Microsoft To Unveil Visual Studio.NetMicrosoft To Unveil Visual Studio.Net
Microsoft chairman Bill Gates will unveil the latest beta version of Visual Studio.Net at Tech Ed 2001.
IT buyers attending Microsoft's Tech Ed 2001 conference in Atlanta this week will get a first look at the second beta release of Visual Studio.Net. Chairman Bill Gates will take the stage to unveil the latest beta version of the suite of development tools and runtime software for building components that systems can address using Web protocols.
Also in the lineup: Senior VP Paul Flessner will chart a technology road map for the SQL Server database, which the vendor says surpassed $1 billion in sales for the fiscal year that ends June 30, up from more than $700 million last year. And Microsoft will ship its new Mobile Information 2001 Server, for publishing Outlook and other apps' data on mobile phones.

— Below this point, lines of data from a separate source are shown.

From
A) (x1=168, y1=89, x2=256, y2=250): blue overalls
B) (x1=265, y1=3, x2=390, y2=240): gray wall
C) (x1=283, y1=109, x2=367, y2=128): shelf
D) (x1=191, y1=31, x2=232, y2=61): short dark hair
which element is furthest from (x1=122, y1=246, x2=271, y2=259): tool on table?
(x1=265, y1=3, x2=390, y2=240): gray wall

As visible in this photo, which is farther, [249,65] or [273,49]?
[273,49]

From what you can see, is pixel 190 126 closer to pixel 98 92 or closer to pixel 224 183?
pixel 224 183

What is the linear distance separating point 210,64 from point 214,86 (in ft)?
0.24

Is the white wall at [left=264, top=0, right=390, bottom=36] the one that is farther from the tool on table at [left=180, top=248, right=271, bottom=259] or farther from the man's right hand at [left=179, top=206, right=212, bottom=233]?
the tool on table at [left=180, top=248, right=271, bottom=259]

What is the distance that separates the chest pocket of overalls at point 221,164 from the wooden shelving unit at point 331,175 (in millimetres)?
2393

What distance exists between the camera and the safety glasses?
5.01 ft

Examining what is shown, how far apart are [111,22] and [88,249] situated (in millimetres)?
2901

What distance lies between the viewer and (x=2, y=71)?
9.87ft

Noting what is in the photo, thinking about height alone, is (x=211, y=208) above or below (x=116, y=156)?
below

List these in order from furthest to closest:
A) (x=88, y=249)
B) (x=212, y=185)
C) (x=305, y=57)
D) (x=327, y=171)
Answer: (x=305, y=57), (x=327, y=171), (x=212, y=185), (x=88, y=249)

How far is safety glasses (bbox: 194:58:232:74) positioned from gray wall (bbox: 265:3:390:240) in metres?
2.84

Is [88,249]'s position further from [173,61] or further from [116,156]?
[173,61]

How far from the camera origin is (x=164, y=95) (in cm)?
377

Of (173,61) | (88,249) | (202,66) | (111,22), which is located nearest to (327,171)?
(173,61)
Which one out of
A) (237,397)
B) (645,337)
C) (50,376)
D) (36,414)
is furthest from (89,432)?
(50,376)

Users say Microsoft's plan to "Webize" any component using XML and the Simple Object Access Protocol is on target. Companies have spent the past five years assembling middleware that transforms data about their businesses for broadcast over the Web. But programming standards such as Microsoft's Distributed Component Object Model and the Java Remote Method Invocation were designed to work inside firewalls. The promise of Internet-based trading and collaboration means companies must forge a new software vocabulary, based on standards such as Soap. "Customers have to be ready for a new challenge," Flessner says.
The movement's just finding its feet. In an April Morgan Stanley Dean Witter survey of 225 CIOs, 41% said less than 10% of customers interact with their companies online. Two-thirds do E-business with less than 10% of their suppliers. Says Wadeea Qutub, chief technology officer at Parsons Corp., a Pasadena, Calif., engineering and construction company: "Everyone is talking about XML, but we haven't seen much of it yet."